(Note: The code accompanying this post is available in this GitHub repository).
Introduction
Airbnb is a platform where home owners can list all or parts of their property as a place for guests to stay. These listings are priced on a nightly basis.
How would a potential Airbnb host price their listing? They might want to find out what everyone else is pricing their listings, so that they can adjust their price accordingly.
Thus, I was curious about the following questions find out about Airbnbs in my city (Vancouver, Canada):
- Where are the Airbnb listings in Vancouver, and how are they priced?
- What features affect the price of an Airbnb listing?
- Can we fit a model to predict a listing’s price based on its features?
To get data on Airbnb listings, I accessed webscraped data from Inside Airbnb, a website that documents the impact of Airbnb on housing availability. As a free service, it provides twelve months of data on listings in many cities. For simplicity, I decided to limit my analysis to a single month (April 2021). These data consists of 4299 listings that were scraped over 2 days in mid-April.
Where are the Airbnb listings and how are they priced?
Here’s a map of the listings, with yellow dots indicating listing, and white outlines for the neighbourhoods of Vancouver:
Downtown is the busiest neighbourhood of listings. I then checked to see what the prices of listings were in the different neighbourhoods. There were large spreads of prices in a lot of neighbourhoods, with Kitsilano having the highest median price:
Overall, prices follow a right-skewed distribution:
What features affect the price of an Airbnb listing?
Listings have 73 features (including the price). These features range from information about the host, the rooms/location itself, and reviews about the listing.
I initially investigated the relationship between categorical variables and the price, including the presence/absence of a shortened list of amenities. Most individual features were not strongly associated with price. Notably however, whether the listing was an entire unit as opposed to a private/shared room is correlated with a price increase:
Next, I looked at the correlation of quantitative features by plotting a matrix of scatter plots and their Pearson correlation coefficients:
There’s a few hotspots here in the Pearson R-values. The number of reviews, reviews in the last twelve months (ltm), in the last 30 days (l30d), and per month are very correlated with each other, as one might expect. Similarly, the number of people of listing accommodates, the number of bathrooms, bedrooms, and beds a listing has are all correlated with each other, as these all indicate the size of a listing. Notably, the price of a listing is moderately correlated with these size variables as well.

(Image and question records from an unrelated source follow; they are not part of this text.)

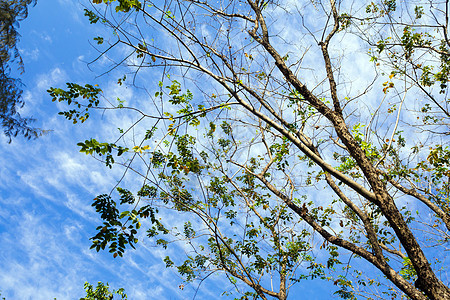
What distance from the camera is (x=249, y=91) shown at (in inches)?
171

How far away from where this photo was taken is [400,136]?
753 centimetres

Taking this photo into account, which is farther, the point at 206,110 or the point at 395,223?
the point at 206,110

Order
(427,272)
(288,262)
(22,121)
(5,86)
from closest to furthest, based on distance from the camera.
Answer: (427,272), (288,262), (5,86), (22,121)

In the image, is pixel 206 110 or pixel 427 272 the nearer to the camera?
pixel 427 272

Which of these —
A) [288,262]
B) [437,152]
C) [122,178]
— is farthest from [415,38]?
[122,178]

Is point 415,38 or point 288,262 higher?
point 415,38

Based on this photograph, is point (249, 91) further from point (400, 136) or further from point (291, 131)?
point (400, 136)

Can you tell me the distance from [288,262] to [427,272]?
367 cm

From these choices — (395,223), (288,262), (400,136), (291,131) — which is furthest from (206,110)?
(400,136)

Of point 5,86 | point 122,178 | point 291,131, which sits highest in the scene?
point 5,86

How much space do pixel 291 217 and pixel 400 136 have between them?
333 centimetres

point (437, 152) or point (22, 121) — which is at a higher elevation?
point (437, 152)

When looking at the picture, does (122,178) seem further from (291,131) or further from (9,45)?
(9,45)

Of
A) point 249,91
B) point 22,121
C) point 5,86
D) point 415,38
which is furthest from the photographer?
point 22,121
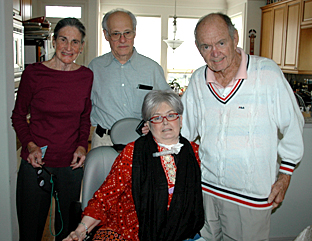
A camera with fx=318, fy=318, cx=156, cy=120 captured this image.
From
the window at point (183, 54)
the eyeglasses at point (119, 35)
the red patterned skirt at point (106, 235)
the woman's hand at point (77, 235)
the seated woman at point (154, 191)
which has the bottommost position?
the red patterned skirt at point (106, 235)

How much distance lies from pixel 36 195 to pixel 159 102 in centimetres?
91

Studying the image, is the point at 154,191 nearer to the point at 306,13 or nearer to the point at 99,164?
the point at 99,164

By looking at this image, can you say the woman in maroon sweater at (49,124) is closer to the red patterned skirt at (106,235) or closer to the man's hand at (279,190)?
the red patterned skirt at (106,235)

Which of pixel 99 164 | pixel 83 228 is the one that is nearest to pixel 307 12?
pixel 99 164

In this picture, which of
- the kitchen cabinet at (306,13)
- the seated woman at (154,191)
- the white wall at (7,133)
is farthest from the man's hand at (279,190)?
the kitchen cabinet at (306,13)

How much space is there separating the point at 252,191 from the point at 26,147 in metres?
1.27

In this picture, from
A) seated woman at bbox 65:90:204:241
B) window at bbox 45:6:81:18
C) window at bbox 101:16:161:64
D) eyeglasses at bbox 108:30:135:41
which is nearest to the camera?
seated woman at bbox 65:90:204:241

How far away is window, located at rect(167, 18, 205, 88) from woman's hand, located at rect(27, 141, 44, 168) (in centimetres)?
616

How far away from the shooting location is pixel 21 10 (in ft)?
11.8

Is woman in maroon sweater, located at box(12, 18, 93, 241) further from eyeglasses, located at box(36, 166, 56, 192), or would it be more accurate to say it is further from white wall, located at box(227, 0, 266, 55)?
white wall, located at box(227, 0, 266, 55)

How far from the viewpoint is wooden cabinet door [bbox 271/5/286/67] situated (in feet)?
19.5

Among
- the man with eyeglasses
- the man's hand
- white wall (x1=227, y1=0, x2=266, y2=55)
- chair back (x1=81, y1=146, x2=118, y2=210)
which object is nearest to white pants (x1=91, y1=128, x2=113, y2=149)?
the man with eyeglasses

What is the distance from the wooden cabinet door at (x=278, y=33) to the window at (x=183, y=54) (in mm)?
1989

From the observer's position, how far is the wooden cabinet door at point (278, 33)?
5.96 m
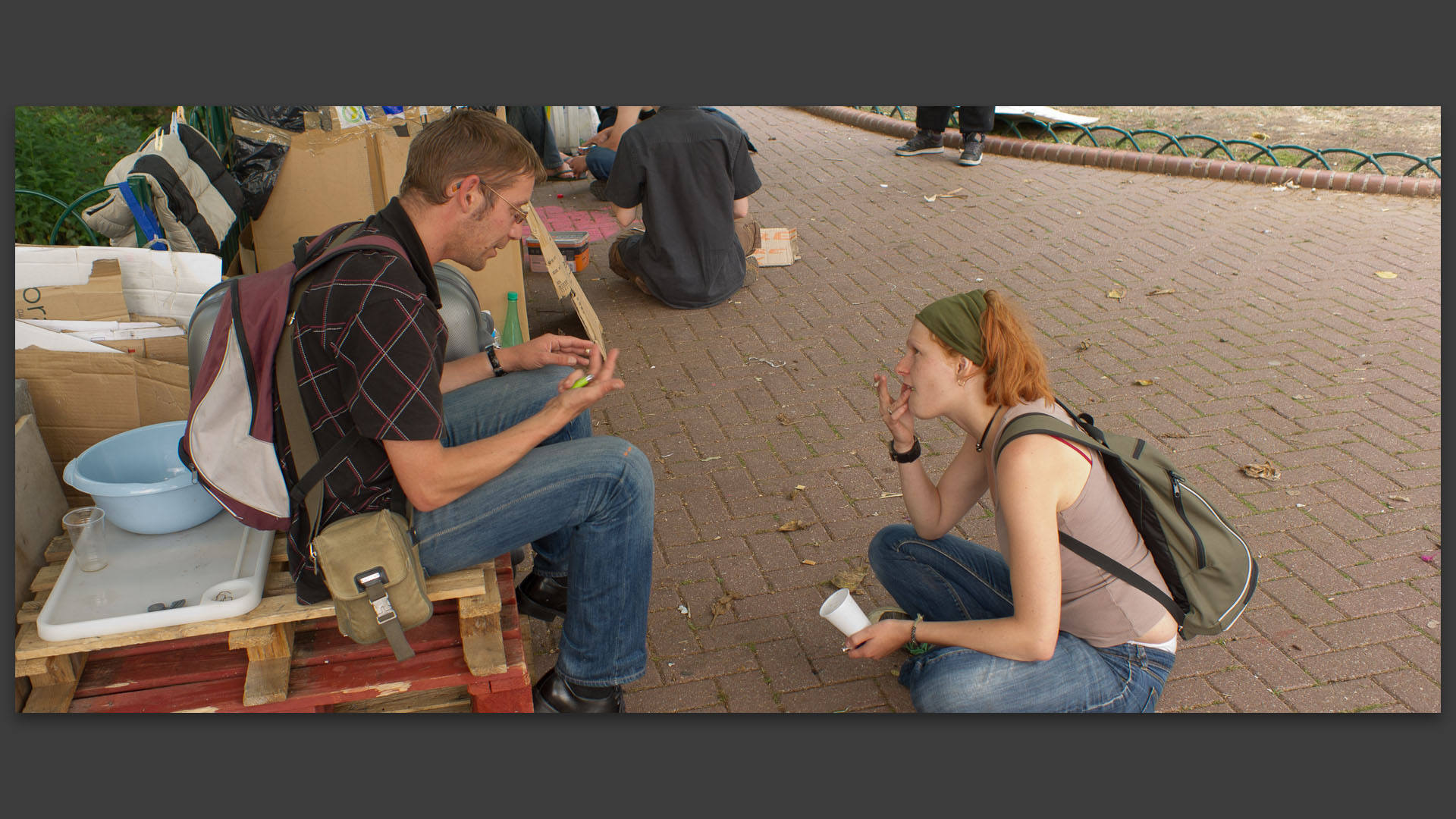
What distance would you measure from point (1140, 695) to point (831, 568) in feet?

I took a closer look at the correlation between the number of bedrooms a listing has and its price:
The general trend is that as the number of bedrooms increases, the price of a listing goes up. An anomaly is the 13 bedroom listing that is priced below $50. This turns out to be a joke listing for a haunted house:
Looking closer at the one bedroom listings, there’s are several listings that are surprisingly expensive:
There are 5 listings here that are above $1000 a night. Inspecting the listings, they appear to be fairly average one bedroom apartments. Based on their descriptions and that some of them have 6 month minimum stays, I believe these prices are actually intended to be monthly prices that have been mispriced as daily prices.
Can we fit a model to predict a listing’s price based on its features?
Finally, I used a linear model to see if a simple model would allow me to predict prices. I used most of the features, but dropped features related to the hosts of the listings, such as how long a host has been a host and whether they have a profile pic, as these features were often missing and not very correlated to price according to my exploratory analysis.
Splitting the data 70:30 for training/testing, I ended up with a model with an R² of 0.41.
Examining the predictions, I found that the model was underpredicting expensive listings. As well, some predictions were negative for the lower priced listings:
These are the most negative and positive coefficients in the linear model:
Once again, the most strongly correlated/anti-correlated features to price are related to listing size (bedrooms etc.). As well, some neighbourhoods seem to be predictive of pricing. Bizarrely, some amenities such as the presence wifi are negatively correlated with price. However, some amenities categories including wifi are very unbalanced between groups (e.g. >50 fold difference between having the amenity and not), and so should be interpreted with caution, as it’s likely not statiscally meaningful.
Conclusion
To summarize:
- Most Vancouver AirBnb listings were located in Downtown.
- The median nightly price of a listing is 115 CAD, although the distribution of prices was right skewed.
- Of the quantitative variables, the price of a listing was most correlated with how many bedrooms/the size of an listing.
- Some listings appear to be mispriced, where the listed nightly price likely is intended as a monthly price for a longer term rental.
While I was able to fit a moderately predictive linear model, this model needs to be tested on data such as listings outside the month of April 2021. Indeed, it would be desireable to fit (probably more complex) models on a larger data set from a longer time period, and use it to predict prices going forward.
Since the data is taken during the COVID-19 pandemic and associated travel restrictions, it is unclear if this model is generalizable to listings during non-pandemic time.